Eu sou um ovo. Minha mãe, uma codorna, se perde em meio às 20 milhões de aves poedeiras da cidade de Bastos, no interior de São Paulo, onde nasci em 4 de abril deste ano. Com um dia de vida, percorri quase mil quilômetros para chegar à Ceasa, no Rio de Janeiro.
Logo após desembarcar, já numa caminhonete com destino à Baixada Fluminense, no início da manhã, bandidos renderam o motorista na Rodovia Presidente Dutra e levaram toda a carga, eu inclusive. Dez horas mais tarde, quando a caixa em que eu estava foi aberta por mãos estranhas, me vi dentro de um vagão de trem, sendo ofertado aos passageiros. Fui comprado, numa embalagem com 29 irmãos, por míseros R$ 2 — menos da metade do preço habitual. Para que o freguês economizasse ao me degustar com molho rosé, porém, um trabalhador honesto teve uma arma apontada para si e viu a morte de perto.
A história desse solitário ovo se repete com outras dezenas de produtos. Macarrão, leite, sardinha, numa lista de roubos que se confunde com a de compras do mês. Durante dois meses, o EXTRA fez cerca de cem viagens em todos os oito ramais da SuperVia, adquirindo mercadoria que aparentava ter procedência duvidosa — fosse pela postura dos camelôs, fosse pelo perfil ou preço dos itens comercializados.
Ao fim da apuração, de 18 produtos rastreados a partir de informações como lote, fabricação e validade, 16 (ou 88,9%) eram fruto de roubos de carga. A logística criminosa de escoamento que faz a mercadoria chegar à malha ferroviária é de dar inveja a qualquer gigante do setor de entregas: metade dos itens havia sido roubada no mesmo dia em que os ambulantes os ofereciam no trem. Em alguns casos, passaram-se menos de duas horas entre o instante em que o motorista foi rendido, quase sempre em vias expressas ou rodovias, como a Avenida Brasil e a Dutra, e a venda nos vagões.
Essas revelações vêm à tona no primeiro dia da série “O Rio sem entrega”, que destrincha os fatores que envolvem a modalidade de crime que mais cresceu no estado nos últimos anos. Entre policiais, promotores, empresários, representantes de transportadoras e seguradoras, políticos, motoristas, moradores e ambulantes, 75 pessoas foram ouvidas para compor o material exclusivo sobre roubos de carga que começa a ser publicado hoje.

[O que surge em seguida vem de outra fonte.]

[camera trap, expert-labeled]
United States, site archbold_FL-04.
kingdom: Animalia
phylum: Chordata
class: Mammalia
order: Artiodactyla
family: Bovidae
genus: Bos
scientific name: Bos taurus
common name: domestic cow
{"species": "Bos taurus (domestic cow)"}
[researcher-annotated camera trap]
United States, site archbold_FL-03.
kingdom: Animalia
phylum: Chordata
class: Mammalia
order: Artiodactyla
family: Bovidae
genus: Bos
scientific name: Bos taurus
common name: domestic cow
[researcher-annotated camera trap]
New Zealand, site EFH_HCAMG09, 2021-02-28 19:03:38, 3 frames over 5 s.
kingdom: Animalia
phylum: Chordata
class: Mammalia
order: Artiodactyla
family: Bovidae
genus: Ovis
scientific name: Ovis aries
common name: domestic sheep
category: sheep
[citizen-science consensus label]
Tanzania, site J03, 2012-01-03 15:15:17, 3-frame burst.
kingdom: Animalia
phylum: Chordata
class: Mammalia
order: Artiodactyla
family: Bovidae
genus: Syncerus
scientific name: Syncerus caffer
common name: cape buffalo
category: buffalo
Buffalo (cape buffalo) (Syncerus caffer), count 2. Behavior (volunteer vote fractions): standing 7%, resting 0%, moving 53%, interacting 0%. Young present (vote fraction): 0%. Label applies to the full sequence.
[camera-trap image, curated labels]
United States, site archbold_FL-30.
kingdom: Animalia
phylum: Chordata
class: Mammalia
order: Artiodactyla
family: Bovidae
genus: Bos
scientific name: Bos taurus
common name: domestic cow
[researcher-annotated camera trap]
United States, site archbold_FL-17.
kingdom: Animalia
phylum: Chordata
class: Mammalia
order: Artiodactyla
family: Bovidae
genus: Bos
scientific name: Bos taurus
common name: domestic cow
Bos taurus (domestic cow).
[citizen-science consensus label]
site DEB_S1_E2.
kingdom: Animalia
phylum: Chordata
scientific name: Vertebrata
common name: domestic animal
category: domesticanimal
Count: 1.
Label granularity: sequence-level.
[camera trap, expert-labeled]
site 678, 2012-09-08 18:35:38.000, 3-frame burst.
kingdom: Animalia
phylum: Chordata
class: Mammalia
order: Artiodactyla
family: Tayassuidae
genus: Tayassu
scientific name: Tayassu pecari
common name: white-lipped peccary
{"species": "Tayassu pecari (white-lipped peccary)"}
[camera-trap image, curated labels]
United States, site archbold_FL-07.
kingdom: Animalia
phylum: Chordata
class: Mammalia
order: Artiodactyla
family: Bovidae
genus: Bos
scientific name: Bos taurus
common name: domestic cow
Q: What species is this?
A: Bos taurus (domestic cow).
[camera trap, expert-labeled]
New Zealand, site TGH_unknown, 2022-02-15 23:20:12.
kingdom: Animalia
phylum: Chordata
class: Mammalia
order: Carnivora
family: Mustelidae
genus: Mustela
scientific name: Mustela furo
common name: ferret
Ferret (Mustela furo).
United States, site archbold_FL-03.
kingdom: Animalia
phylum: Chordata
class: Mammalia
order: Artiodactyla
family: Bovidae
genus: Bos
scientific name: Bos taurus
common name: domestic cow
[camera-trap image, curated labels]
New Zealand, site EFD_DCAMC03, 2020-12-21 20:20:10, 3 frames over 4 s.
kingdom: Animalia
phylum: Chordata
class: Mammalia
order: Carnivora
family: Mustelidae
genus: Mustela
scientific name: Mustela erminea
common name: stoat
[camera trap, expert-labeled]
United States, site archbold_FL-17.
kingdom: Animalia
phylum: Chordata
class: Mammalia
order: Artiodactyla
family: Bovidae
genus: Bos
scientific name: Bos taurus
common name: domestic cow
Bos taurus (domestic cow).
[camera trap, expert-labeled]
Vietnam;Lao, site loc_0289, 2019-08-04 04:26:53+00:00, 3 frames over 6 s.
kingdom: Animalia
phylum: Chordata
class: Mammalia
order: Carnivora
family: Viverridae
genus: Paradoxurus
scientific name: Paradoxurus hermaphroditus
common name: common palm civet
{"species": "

Todos os produtos alvo de roubo comprados pelo EXTRA nos trens estavam sendo comercializados no ramal Belford Roxo, que passa entre as comunidades do Chapadão e da Pedreira, reduto das principais quadrilhas de assaltantes de carga do estado. Em algumas situações — com um leite e uma manteiga, e com duas embalagens de doces — os itens, mesmo adquiridos com camelôs diferentes, em momentos distintos, eram fruto de um único roubo de carga. Em ambos os casos, crimes ocorridos horas antes.
Ao contrário dos ambulantes que trabalham com produtos legítimos, os distribuidores de mercadoria roubada costumam carregar caixas ou fardos inteiros, tal qual a carga é armazenada pelas transportadoras. As promoções são uma estratégia comum, com várias unidades sendo vendidas por um valor cheio, como R$ 5 ou R$ 10. E não há o menor constrangimento em, volta e meia, evidenciar a procedência ilegal dos itens: “O caminhão tombou, o preço baixou”, diz um dos bordões mais repetidos por vendedores nos vagões.
Ao todo, 14 empresas, de diferentes portes, colaboraram com a reportagem do EXTRA. Os produtos foram rastreados sob a condição de que elas não tivessem seus nomes ou os das marcas divulgados. Todos os produtos comprados pelo EXTRA, assim como as filmagens e fotos registradas dentro das composições, serão entregues à Delegacia de Roubos e Furtos de Cargas (DRFC) para auxiliar na investigação dos crimes.
SuperVia
"A SuperVia entende que a venda de produtos roubados dentro dos trens e estações se configura como um problema de segurança pública . A concessionária esclarece que a equipe de segurança não tem poder de polícia e, por isso, os agentes não podem apreender e nem mesmo atestar a origem dos produtos. A empresa conta com as autoridades policiais para atuar nessa fiscalização.
A SuperVia investe em campanhas de conscientização com o objetivo de alertar os passageiros sobre a proibição do comércio ilegal de camelôs e os riscos do consumo de produtos de procedência não conhecida e, por vezes, fora do prazo de validade".